Why Contract Research Organizations Are Hot

Why Contract Research Organizations Are Hot

October 5th, 2011 // 12:24 pm @

With more drugmakers outsourcing more trials to contract research organizations, few should be surprised that the CRO sector is generating investor interest. The attention-grabbing deal announced yesterday in which two private equity firms – Carlyle Group and Hellman & Friedman – agreed to pay $3.9 billion in cash to buy Pharmaceutical Product Development is no random bet.

Might there more be more such acquisitions? Clearly, CROs are on the radar screen. Why? For one thing, prices are rising. A survey by RW Baird analyst Eric Coldwell found 42 percent of drugmakers say prices rose in this year’s second quarter, up from one-third in the first quarter. The backdrop is a projected 3.6 percent to 8 percent growth in R&D budgets, on average, among drugmakers and biotechs.

Large and mid-sized drugmakers reported fewer price decreases, while small firms, which include biotechs, reported more price decreases in the his most recent survey. Howeve, the magnitude of price decreases was flat to lower across the board. “The vast majority of internal pharma staff surveyed believe that they are spending the same, or more, per unit of outsourced work today than in the recent past,” Coldwell writes in an investor note.

Meanwhile, the 388 drugmakers and biotechs that were surveyed also reported that that CRO clients expect a 9 percent increase in the R&D budget that is outsourced, with total market penetration by CROs increasing from 35 percent last year to 38 percent in 2011. Among large drugmakers, 27 percent expect to outsource, while 47 percent of the smallest companies expect to do likewise.

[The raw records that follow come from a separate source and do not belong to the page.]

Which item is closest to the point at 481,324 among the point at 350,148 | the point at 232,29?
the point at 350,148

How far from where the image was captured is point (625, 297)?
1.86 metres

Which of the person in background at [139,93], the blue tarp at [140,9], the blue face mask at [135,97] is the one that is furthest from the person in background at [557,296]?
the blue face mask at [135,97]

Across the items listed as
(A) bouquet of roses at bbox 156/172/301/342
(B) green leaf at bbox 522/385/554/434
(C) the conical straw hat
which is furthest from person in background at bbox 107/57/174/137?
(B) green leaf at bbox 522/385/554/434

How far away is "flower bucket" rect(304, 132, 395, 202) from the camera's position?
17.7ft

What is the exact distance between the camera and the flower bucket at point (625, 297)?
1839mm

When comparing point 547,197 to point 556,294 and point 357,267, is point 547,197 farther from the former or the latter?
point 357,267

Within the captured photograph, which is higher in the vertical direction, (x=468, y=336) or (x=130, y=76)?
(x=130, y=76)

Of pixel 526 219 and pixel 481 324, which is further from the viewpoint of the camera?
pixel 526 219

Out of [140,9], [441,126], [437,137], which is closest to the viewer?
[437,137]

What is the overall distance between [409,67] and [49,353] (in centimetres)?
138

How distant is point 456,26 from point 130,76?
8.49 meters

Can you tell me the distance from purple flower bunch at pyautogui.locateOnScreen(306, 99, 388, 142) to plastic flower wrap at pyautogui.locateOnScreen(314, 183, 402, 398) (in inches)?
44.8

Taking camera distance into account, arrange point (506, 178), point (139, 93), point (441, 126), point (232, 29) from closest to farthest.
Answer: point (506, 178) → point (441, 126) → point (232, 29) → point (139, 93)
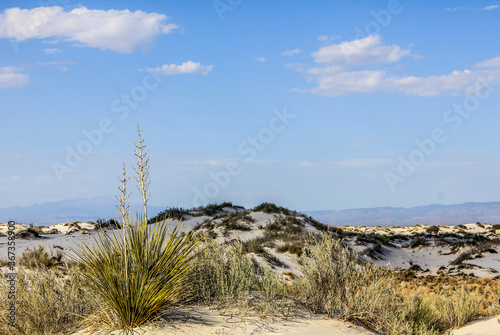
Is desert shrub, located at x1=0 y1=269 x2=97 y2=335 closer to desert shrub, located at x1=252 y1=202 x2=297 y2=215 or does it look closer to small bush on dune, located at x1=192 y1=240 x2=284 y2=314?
small bush on dune, located at x1=192 y1=240 x2=284 y2=314

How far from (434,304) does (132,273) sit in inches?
290

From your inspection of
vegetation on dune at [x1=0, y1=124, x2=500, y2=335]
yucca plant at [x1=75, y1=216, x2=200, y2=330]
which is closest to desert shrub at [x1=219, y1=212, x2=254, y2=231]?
vegetation on dune at [x1=0, y1=124, x2=500, y2=335]

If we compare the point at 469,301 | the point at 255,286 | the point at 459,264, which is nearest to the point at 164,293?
the point at 255,286

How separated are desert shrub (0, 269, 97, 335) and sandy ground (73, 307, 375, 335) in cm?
55

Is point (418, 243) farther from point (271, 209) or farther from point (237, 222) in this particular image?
point (237, 222)

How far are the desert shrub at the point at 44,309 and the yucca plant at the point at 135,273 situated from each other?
2.11ft

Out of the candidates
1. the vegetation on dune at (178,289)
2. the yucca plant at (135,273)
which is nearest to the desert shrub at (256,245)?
the vegetation on dune at (178,289)

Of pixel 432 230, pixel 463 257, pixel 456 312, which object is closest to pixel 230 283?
pixel 456 312

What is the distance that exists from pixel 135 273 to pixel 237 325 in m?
1.56

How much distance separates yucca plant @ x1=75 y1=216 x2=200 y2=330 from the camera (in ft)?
18.5

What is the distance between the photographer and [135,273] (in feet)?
18.8

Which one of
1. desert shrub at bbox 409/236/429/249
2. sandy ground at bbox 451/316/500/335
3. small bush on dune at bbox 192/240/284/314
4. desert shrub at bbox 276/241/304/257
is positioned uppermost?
small bush on dune at bbox 192/240/284/314

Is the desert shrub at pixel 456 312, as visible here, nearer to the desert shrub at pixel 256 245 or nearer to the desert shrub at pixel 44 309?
the desert shrub at pixel 44 309

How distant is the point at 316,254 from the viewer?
7680mm
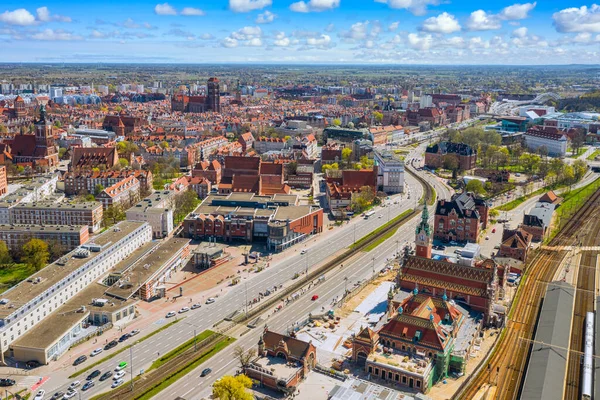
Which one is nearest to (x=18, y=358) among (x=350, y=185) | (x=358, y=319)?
(x=358, y=319)

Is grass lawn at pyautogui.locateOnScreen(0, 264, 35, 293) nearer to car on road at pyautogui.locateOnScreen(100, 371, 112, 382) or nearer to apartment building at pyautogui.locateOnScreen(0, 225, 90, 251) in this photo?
apartment building at pyautogui.locateOnScreen(0, 225, 90, 251)

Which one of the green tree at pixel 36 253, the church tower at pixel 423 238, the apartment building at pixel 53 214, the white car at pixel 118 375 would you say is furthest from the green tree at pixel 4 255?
the church tower at pixel 423 238

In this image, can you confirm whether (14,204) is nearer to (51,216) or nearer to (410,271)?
(51,216)

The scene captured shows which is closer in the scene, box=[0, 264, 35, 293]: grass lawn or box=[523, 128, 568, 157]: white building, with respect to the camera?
box=[0, 264, 35, 293]: grass lawn

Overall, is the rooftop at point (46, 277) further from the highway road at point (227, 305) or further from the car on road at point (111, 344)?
the car on road at point (111, 344)

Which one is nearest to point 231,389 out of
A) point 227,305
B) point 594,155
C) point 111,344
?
point 111,344

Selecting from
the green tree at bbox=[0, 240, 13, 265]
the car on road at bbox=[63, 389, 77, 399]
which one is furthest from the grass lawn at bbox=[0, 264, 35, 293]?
the car on road at bbox=[63, 389, 77, 399]

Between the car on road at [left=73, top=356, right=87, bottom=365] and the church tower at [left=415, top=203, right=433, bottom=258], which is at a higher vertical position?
the church tower at [left=415, top=203, right=433, bottom=258]
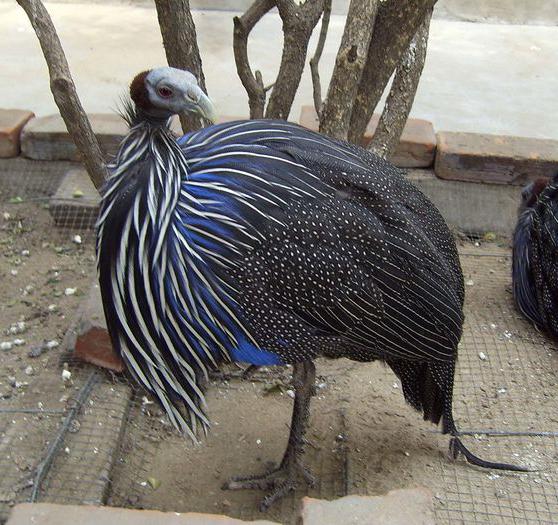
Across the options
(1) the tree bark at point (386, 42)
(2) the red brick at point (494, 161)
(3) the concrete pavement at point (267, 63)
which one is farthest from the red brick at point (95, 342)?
(3) the concrete pavement at point (267, 63)

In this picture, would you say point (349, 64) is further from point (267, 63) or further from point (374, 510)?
point (267, 63)

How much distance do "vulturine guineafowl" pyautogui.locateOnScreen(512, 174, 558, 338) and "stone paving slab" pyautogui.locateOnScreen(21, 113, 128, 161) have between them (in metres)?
2.08

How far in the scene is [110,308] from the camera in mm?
1971

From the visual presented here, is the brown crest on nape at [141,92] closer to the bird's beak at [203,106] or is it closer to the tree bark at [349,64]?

“Looking ahead several years, we have generally concluded that client R&D budgets will be flattish in total, yet the CRO industry secular market move to higher involvement will continue as clients replace less efficient internal functions with more efficient and cost effective external solutions,” Coldwell opines.

Separately, the Association of Contract Research Organizations conducted a survey of its own members and examined 11,508 trials carried out by ACRO members and found that each CRO was involved, on average, in more than 750 studies. By comparison, ACRO says that about 9,000 of its members worked on roughly 400 trials in 2008. They also contributed to 33 of 38 drugs approved in the US and Europe last year.

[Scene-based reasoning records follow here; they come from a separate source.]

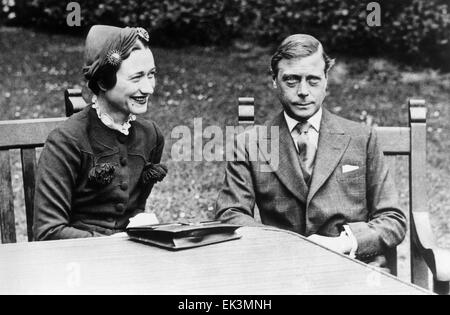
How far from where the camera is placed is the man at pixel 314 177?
2893 mm

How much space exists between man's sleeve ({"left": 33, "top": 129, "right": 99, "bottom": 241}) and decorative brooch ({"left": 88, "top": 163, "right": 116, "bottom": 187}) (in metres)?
0.07

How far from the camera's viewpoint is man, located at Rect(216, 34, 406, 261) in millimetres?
2893

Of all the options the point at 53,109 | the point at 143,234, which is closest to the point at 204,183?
the point at 53,109

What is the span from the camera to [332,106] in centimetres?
588

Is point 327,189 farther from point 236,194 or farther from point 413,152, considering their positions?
point 413,152

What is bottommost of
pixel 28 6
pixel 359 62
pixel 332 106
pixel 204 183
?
pixel 204 183

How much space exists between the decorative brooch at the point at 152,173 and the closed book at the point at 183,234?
1.82ft

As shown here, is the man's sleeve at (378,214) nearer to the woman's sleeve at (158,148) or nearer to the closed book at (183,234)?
the closed book at (183,234)

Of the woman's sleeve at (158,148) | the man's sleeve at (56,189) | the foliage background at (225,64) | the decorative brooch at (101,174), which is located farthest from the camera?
the foliage background at (225,64)

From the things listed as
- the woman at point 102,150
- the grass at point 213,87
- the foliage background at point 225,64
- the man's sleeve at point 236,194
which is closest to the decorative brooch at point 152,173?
the woman at point 102,150

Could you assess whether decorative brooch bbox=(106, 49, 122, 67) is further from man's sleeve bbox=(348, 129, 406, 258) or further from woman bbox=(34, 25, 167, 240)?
man's sleeve bbox=(348, 129, 406, 258)

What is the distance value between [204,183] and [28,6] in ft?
6.06

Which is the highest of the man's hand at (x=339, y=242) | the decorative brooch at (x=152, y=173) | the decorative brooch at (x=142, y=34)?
the decorative brooch at (x=142, y=34)

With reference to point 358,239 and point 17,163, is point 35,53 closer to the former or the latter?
point 17,163
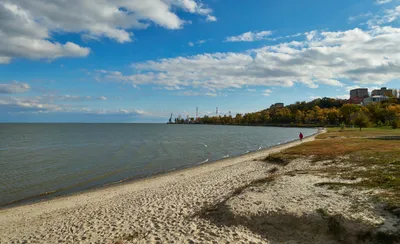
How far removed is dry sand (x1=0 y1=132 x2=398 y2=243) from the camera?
10.7 m

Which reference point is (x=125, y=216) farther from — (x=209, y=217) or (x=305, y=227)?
(x=305, y=227)

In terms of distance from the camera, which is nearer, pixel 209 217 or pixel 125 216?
pixel 209 217

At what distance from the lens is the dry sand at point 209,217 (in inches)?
423

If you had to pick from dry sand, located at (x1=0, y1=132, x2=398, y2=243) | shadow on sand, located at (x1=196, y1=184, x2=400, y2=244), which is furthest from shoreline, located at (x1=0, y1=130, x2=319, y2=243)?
shadow on sand, located at (x1=196, y1=184, x2=400, y2=244)

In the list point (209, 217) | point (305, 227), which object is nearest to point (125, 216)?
point (209, 217)

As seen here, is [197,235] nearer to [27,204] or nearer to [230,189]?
[230,189]

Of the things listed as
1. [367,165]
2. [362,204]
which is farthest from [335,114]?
[362,204]

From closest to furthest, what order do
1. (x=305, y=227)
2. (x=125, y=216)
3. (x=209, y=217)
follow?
(x=305, y=227) < (x=209, y=217) < (x=125, y=216)

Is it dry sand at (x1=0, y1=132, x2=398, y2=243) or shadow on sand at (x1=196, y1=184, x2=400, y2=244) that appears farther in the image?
dry sand at (x1=0, y1=132, x2=398, y2=243)

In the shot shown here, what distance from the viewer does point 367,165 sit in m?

Not surprisingly, the CROs were busy with oncology trials – 961, or 19 percent, of 4,964 compounds studied last year were novel cancer meds. Three years ago, oncology amounted to 18 percent of the activity. And overall revenue for ACRO members rose 156 percent since the association was founded in 2001, a compound annualized rate of 11 percent.

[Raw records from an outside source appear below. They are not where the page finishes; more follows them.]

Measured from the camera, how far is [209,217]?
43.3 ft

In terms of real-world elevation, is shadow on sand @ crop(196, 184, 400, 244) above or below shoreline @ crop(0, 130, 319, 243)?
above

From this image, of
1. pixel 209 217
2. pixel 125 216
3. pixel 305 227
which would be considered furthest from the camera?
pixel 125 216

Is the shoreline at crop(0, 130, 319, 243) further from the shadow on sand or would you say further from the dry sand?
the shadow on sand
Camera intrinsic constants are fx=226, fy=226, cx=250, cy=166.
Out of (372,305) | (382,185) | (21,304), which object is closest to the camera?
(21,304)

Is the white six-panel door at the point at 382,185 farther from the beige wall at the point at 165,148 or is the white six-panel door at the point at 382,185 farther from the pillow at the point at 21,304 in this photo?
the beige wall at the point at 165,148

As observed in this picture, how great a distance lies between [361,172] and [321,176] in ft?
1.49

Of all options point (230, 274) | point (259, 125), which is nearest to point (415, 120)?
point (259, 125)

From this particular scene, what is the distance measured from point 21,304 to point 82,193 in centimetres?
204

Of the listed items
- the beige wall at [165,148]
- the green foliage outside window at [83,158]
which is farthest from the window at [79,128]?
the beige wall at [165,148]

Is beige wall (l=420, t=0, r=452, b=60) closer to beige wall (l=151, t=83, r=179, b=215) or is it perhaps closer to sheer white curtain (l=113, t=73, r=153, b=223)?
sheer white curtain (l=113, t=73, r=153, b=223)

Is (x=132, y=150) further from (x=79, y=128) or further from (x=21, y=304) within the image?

As Coldwell sees it, the “ultimate end game” has outsourcing penetration in the pharmaceutical industry reaching between 60 percent and 80 percent in the distant future. “At a time when many people are asking ‘where are the jobs?,’ we have a clear answer,” says ACRO executive director Doug Peddicord. With all that growth, CROs are likely continue to appear attractive. And going private offers an added bonus – a chance to escape the microscopic scrutiny that is regularly applied to publicly traded companies.